As callculus has pointed out, in the absence of any explicit sign restrictions on the variabes $x_1, \mbox{and } x_2\ $, the constraints in the dual should be equations rather than inequalities. However, since the second and third constraints of the primal imply that $\ x_1\ge0, \mbox{and } x_2\ge0\ $, these implied constraints could have been made explicit in the original formulation—as you have now so made them in your reformulation into standard form—, and then the dual constraints would have been $y_1+y_2 \le 2\ $ and $y_1 + y_3\le3\ $, as they are, in fact, for the standard form, whose dual is:

$ \begin{eqnarray} \max 5y_1\ + &y_2&+\ 2y_3\\ \ \ \ \ \ \mbox{ subject to:}& &\\ y_1+y_2\ \ \ &\le& 2\\ y_1 + \ \ \ y_3&\le&3\ \mbox{, and}\\ y_1\ge0, y_2&\ge0,& y_3\ge 0\ \ . \end{eqnarray} $

Now if $\ x^* = \left(3, 2\right)\ $ is an optimal solution for the primal, then because the non-negativity conditions, $\ x_1 \ge 0\ \mbox{ and } x_2 \ge0$, of your primal (in standard form) are both slack for those values (i.e. $\ 3\, {\color{red} >}\, 0\ \mbox{ and }\ 2\, {\color{red} >}\, 0 $), the complementary slackness conditions imply that the corresponding constraints, $\ y_1+y_2\le 2\ \mbox{ and } y_1 + y_3\le3\ $, must be tight for an optimal solution, $\ \left(y_1^*, y_2^*, y_3^*\right)\ $, of the dual—that is, $\ y_1^*+y_2^*= 2\ \mbox{ and } y_1^* + y_3^*=3\ $. Similarly, because the non-negativity condition $x_4 \ge 0$ is also slack (since $\ x_4 = x_1^* - 1 = 2\, {\color{red} >}\, 0\ $), then the corresponding constraint, $\ y_2 \ge 0\ $, should be tight for the optimal solution of the dual.

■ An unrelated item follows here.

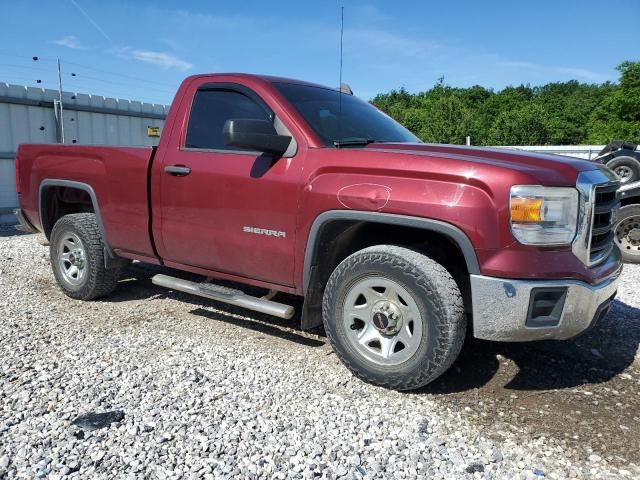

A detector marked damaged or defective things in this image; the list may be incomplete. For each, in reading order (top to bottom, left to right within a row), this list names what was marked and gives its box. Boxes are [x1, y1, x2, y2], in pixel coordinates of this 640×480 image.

dent on fender [338, 182, 392, 210]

That is, $\ y_2^* = 0\ $. These conditions are sufficient to determine uniquely what the optimal solution of the dual would have to be—namely, $\ y_1^* = 2, y_2^* = 0,\ $ and $\ y_3^* = 1\ $. To verify that these purported optimal solutions really are optimal, all you have to do is check that the values of their respective objective functions are the same for both of them, which is, in fact, the case.